Aos 70 anos, o senhor veio parar nesta ilha, com outra língua, outra cultura. É um exílio?

A palavra é demasiado dramática. Se estou aqui, isso se deve a uma decisão absurda, estúpida do governo [português] de então [chefiado pelo ex-primeiro ministro António Cavaco Silva], em 1992, quando um subsecretário [António Sousa Lara] de Estado da Cultura - imagine, da Cultura... - decidiu que um livro meu, O Evangelho Segundo Jesus Cristo, não podia ser apresentado como candidato ao Prêmio Literário Europeu, porque, segundo ele, ofendia as crenças religiosas do povo português. Fiquei bastante desgostoso, indignado - e foi nessa altura que a minha mulher me disse: "Por que nós não fazemos uma casa em Lanzarote?"

Por que Lanzarote?

Nós tínhamos estado aqui no ano anterior e gostamos muito. Mas quando minha mulher sugeriu fazermos a casa, reagi como seria natural: "Pilar, por favor..." Mas ao cabo de dois dias eu estava a dizer: "Essa idéia afinal de contas não é má..." São duas reações masculinas típicas. Quando a mulher diz ao marido: "E se nós fizéssemos isto assim, assim?", em geral ele responde: "Não, que idéia!" A segunda reação é dizer, 24 ou 48 horas depois, como quem condescende: "Olha que essa tua idéia afinal de contas não é tão má..."

Uma mudança como essa traz problemas de adaptação...

EXTRATO DE DADOS:
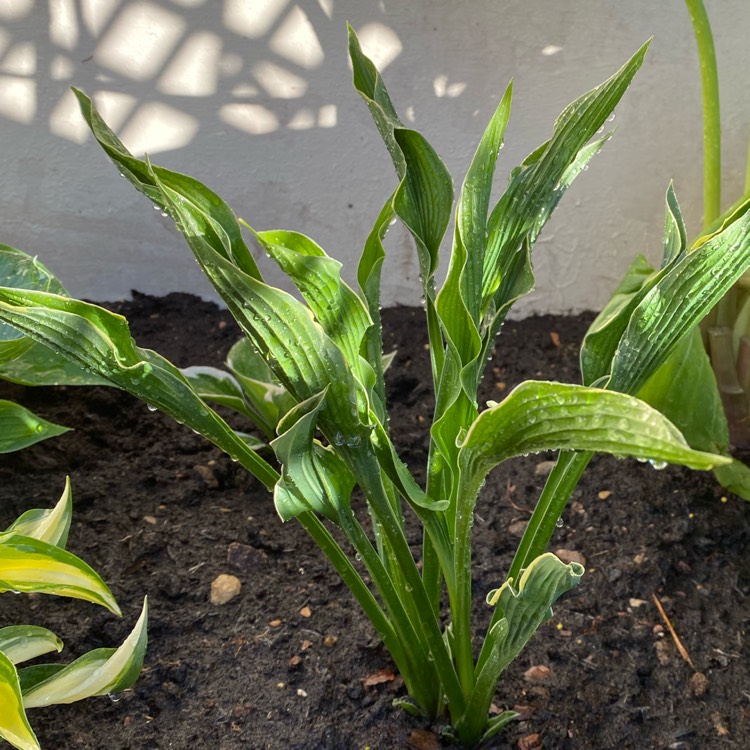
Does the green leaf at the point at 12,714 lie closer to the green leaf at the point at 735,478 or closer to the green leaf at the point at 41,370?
the green leaf at the point at 41,370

OBJETIVO:
Liste todas as pessoas citadas pelo nome próprio no trecho da entrevista, sem contar os nomes que aparecem somente no título de um livro.

RESPOSTA:
António Cavaco Silva
António Sousa Lara
Pilar